Certaines victimes n'ont aucun souvenir
La dernière victime auditionnée de la journée s'avance et décline son identité, comme un défi à l'accusé qu'elle dévisage dans son box. C'est la fille d'un collègue de l'ex-chirurgien, agressée lorsqu'elle avait 2 ans en 1989.
Comme Virginie, elle ne se souvenait de rien et "s'effondre" lorsqu'on lui apprend qu'elle figure dans les fameux carnets.
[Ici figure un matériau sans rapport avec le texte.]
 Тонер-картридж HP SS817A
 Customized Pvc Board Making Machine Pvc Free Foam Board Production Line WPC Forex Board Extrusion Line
Elle est elle-même devenue chirurgien et dit se méfier maintenant de tous les individus masculins, dans sa vie privée ou professionnelle: "À chaque fois que j'opère un enfant j'y pense, à chaque fois!", lâche-t-elle.
"J'attends que Monsieur le Scouarnec assume ses actes", dit fermement la victime en regardant Joël Le Scouarnec. Ce dernier, qui semble ne pas se souvenir d'avoir réalisé ces actes, demande pardon. L'audition des victimes se poursuit ce vendredi 7 mars.
"Un visage sur les cauchemars"
À la barre, pour ce nouveau jour d'audience, une autre victime, Céline Mahuteau. Elle n'a que 7 ans quand elle croise la route de Joël Le Scouarnec en 1991. Ce n'est qu'en 2019 qu'elle se souviendra du viol dont elle a été victime à l'époque.
"J'ai eu un flash: j'étais allongée sur un lit avec une blouse blanche qui était penchée sur moi, avec une main qui glissait sur ma cuisse et remontait jusqu'à l'entrejambe et une voix qui me disait 'ce sera une belle cicatrice", raconte-t-elle au micro de BFMTV.
Virginie, une autre victime, s'est quant à elle retrouvée face au médecin jeudi au tribunal. "Ça met un visage sur les cauchemars, sur les insomnies. Ça met un son, une voix et une image que je n'avais pas", confie-t-elle.